Beautiful mistake indeed.

Last night before I fell asleep, I kept thinking about what my friend said. He was telling me about all of his problems. How his life has been. Yes, it was sort of a heart-to-heart moment. I just knew him recently, about two weeks ago? Yes somewhere there. It really is surprising how we got connected easily, how strong out chemistry is and the fact that we can pour everything out to each other.. its somehow makes me comfortable. Because I know, there is someone.. you know? But no, he is just a friend. And I'm still gay.

He told me that he has got no one else in this world. No parents, no siblings, no relatives. He lost his family. Because of.. something really awful. He lost a girl. A girl he used to call 'mine'. I don't want to write about how he lost the most important people in his life here. And right now, he has no place to stay, no friends to hang out with, and he doesn't have that much cash with him. He just.. doesn't have anything in life. Everyday he wishes that he were dead. He even tried to commit suicide once but, it didn't go well. He's still alive.. He said every time he hears the siren of an ambulance, he wishes it was him lying inside it. Dying. You know, when people tell you about their problems, you only care about it for like a millisecond, then you'd start to think about your own shits. About what's wrong in your whole life, really.

As for me, my problems right now, what was I thinking when my friend was pouring his heart out, well... comparing to his shits, mine doesn't seem that big of a deal anymore. It's not even really something to deal with if you think about it. It's just, when you feel like happiness doesn't seem too far from you, unlike how it used to be, when you think you've found something that has lost for a long time, when the reality is better than any of your dreams, and when you tell yourself 'This is it. This is the one'... like, its not. Trust me. I mean, its just an illusion that has been created from two people who are affected to each other. At some point, somehow, the illusion will.. shatter. And everything wouldn't matter anymore. But, somehow, it still matters to me.

Lets just put it this way; Shit happens. Life happens. Fuck it. Move on. Yeh, it seems really easy if you put it that way. Well, life always happens, and its shitty. You cant help it. Its not gonna be like how you've always dreamed about. But to say 'fuck it' to this... bitch, its painful. To even have the thought of me moving on is just, extremely, excruciatingly, impossible. Right now. Right at this moment. Like people always say, time heals everything. Who fucking knows yeh? But one thing I know now is that I dont want to end up like my friend. Im not gonna give up. Its still not too late for me. Im still young, sort of good looking, and healthy.. physically at least. Its one thing not to give up, and one thing, not to stop believing.

Umm... hello?

Yes I know it has been so long since I last updated my blog. Obviously. Im just like, super busy nowadays and.. Im sorry about that. Wait, why am I being sorry? It's not like there are people who actually read my blog consistently.

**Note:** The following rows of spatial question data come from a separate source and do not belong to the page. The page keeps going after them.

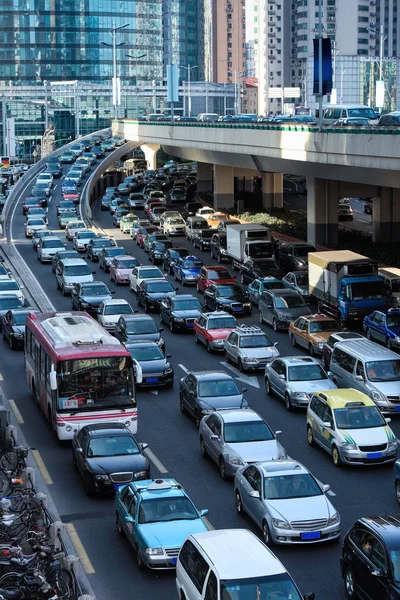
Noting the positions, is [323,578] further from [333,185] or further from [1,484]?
[333,185]

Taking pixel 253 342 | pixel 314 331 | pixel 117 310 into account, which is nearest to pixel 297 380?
pixel 253 342

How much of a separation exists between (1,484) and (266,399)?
10.7 metres

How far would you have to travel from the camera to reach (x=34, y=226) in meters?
70.6

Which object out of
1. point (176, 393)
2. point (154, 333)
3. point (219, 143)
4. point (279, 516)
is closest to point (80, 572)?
point (279, 516)

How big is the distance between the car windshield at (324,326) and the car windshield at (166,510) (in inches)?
717

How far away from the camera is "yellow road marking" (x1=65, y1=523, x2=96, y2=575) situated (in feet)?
61.2

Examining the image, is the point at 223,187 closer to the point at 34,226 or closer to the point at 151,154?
the point at 34,226

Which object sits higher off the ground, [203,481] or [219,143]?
[219,143]

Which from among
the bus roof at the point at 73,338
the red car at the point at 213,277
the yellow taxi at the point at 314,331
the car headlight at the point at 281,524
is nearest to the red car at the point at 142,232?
the red car at the point at 213,277

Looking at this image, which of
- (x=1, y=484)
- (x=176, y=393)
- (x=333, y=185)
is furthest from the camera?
(x=333, y=185)

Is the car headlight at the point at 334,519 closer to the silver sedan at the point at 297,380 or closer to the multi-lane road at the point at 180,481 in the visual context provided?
the multi-lane road at the point at 180,481

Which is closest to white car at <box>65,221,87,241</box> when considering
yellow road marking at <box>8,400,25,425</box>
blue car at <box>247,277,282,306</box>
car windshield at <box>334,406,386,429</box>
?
blue car at <box>247,277,282,306</box>

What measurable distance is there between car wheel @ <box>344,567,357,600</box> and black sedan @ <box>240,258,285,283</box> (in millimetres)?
33026

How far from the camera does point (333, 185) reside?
61094 millimetres
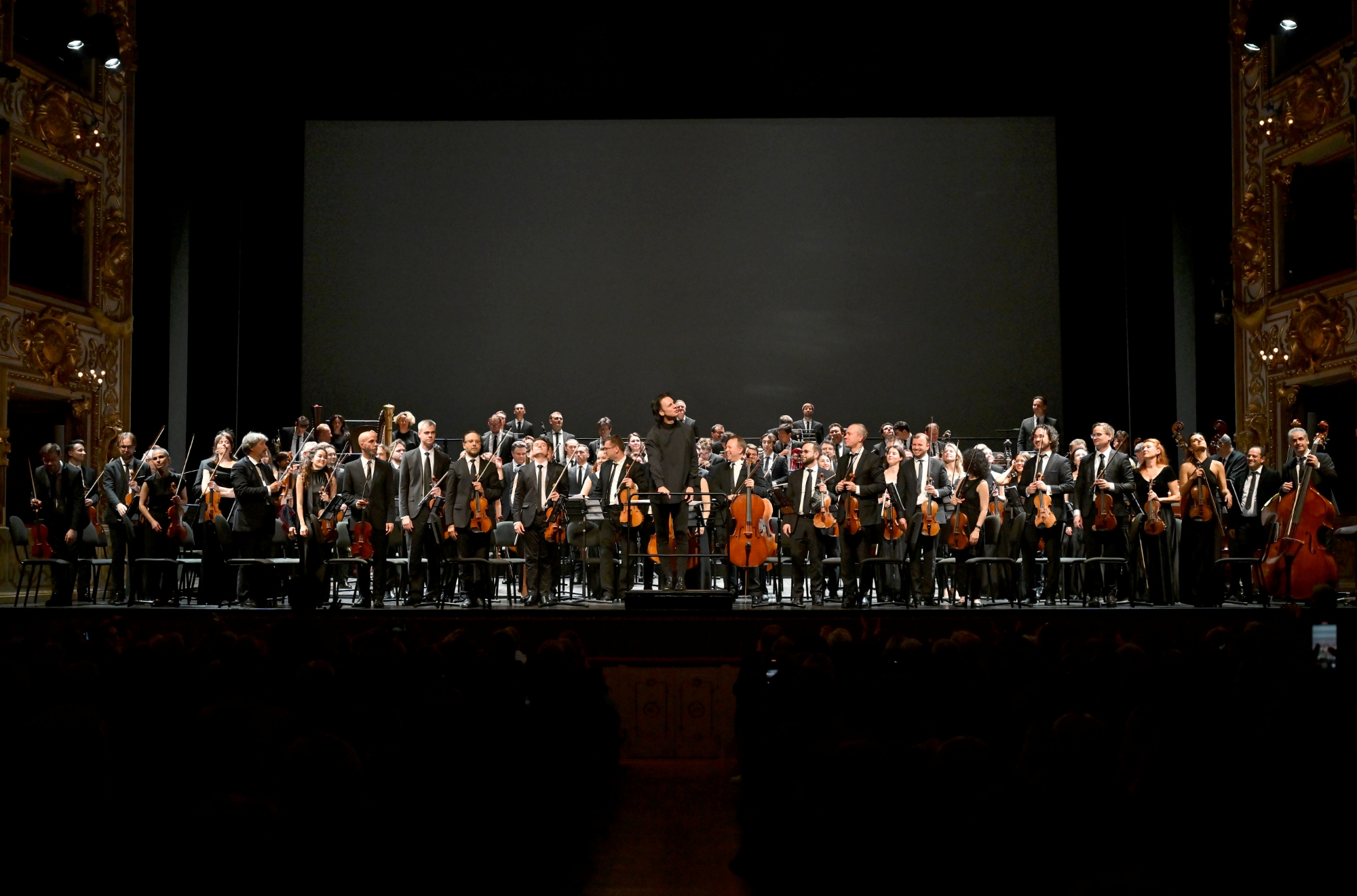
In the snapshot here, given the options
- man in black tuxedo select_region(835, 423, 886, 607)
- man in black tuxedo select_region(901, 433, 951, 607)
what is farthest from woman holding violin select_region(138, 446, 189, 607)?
man in black tuxedo select_region(901, 433, 951, 607)

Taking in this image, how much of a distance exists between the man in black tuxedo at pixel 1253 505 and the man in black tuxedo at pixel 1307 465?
0.74 ft

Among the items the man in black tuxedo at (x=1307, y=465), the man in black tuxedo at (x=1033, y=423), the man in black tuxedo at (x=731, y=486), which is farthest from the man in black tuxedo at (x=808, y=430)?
the man in black tuxedo at (x=1307, y=465)

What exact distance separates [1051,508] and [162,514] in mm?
6789

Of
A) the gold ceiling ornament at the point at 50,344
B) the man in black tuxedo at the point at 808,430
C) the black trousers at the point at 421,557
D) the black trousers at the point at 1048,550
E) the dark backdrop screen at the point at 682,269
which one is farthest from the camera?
the dark backdrop screen at the point at 682,269

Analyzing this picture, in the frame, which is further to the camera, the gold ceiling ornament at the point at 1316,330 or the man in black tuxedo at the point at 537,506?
the gold ceiling ornament at the point at 1316,330

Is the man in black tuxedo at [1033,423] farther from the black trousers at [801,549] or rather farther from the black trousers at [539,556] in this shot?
the black trousers at [539,556]

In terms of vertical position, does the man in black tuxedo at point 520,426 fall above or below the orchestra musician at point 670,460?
above

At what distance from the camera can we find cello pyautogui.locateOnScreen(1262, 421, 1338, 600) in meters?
8.30

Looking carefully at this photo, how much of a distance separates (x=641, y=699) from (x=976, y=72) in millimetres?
9266

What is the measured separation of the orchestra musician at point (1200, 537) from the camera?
8.54m

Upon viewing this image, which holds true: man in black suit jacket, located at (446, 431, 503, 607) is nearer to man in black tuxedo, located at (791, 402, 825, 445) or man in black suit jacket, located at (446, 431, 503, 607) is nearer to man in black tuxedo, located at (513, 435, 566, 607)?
man in black tuxedo, located at (513, 435, 566, 607)

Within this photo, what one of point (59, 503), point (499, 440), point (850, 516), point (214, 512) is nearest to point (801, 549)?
point (850, 516)

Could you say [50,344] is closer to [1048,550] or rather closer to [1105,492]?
[1048,550]

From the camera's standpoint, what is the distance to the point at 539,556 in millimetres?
8953
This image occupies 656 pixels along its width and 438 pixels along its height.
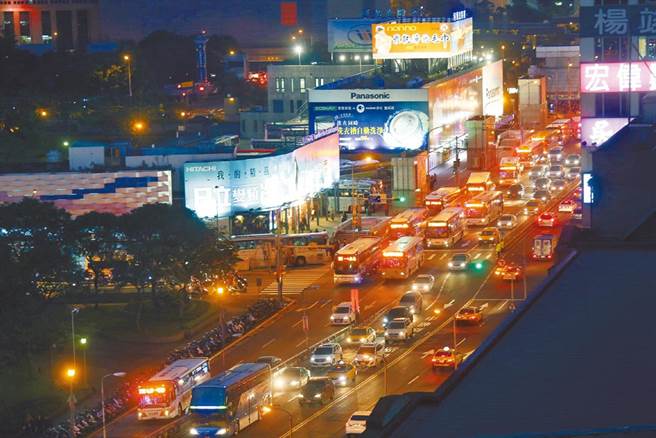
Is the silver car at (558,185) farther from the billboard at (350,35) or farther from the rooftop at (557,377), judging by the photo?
the rooftop at (557,377)

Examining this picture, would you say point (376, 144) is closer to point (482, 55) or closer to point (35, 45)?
point (482, 55)

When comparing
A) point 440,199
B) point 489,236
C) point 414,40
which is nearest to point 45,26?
point 414,40

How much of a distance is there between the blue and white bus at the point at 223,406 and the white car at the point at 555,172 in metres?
40.1

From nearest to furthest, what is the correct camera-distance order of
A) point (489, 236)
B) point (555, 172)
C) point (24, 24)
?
point (489, 236)
point (555, 172)
point (24, 24)

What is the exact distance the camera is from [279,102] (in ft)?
316

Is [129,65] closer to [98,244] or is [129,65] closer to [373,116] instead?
[373,116]

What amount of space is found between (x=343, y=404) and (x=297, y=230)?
24.4m

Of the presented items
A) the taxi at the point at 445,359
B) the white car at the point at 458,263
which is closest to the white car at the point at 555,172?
the white car at the point at 458,263

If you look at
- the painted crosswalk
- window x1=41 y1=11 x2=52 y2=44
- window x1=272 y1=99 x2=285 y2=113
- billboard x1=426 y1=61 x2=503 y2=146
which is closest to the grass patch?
the painted crosswalk

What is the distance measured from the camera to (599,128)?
146ft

You know, it somehow feels awkward for me to write on my blog after not updating it for so long. Its like, what kind of things do I always write here? Yeh its a little bit awkward. So I have to read my previous posts all over again.. That's stupid, I agree. But whatever, proceeding.

Clearly all the form five students have finished their examination of the year, I forgot what its called. And as all of you already know that Im a form five student. Thats right. Im 17 years old. Whoa, still so young. And dumb. Thats not the point. Point is, Im free from examinations. For now. And I thought the days when the I-forgot-what-its-called examination comes to its end would be awesome and exciting everyday but instead, the days are like.. I dont know. Like something is missing. Like its not what I want. Didn't turn out like Ive planned. Except for hanging out with my friends everyday, going to places that Ive always wanted to go in KL and  meeting new people. Just, socialize.. everyday.

Yes its fun for a while, I admit. I had loads of fun with friends but.. its, like I said, just for a while. I honestly dont know what's missing. Why do I feel.. hate to say write this in public but, why do I still feel lonely? Haha well, lets not get emotional now. So people have been texting me questions like:

What are you doing now? (as in after the exam)
Just hanging out. Stay clean from drugs. Controlling myself to not do anything stupid.

Do you have a job?
Actually I have applied to Party World in Mont Kiara. Their boss is out of town so they'll get back to me when he's here.

How are things? 
Things are really good! *of course I lied*
Okay, how are things between you and your girlfriend?
Like I said, really good.

Hey. Wanna hang out sometime?
Sure. Just call me whenever.

Funny thing is, people who asked me out, never called. Well if you need me, Im always here. Despite the fact that some of you guys have never been here for me. But... lets not get dramatic now. Anyway, Im actually in a hurry now.. So, peace-out suckers!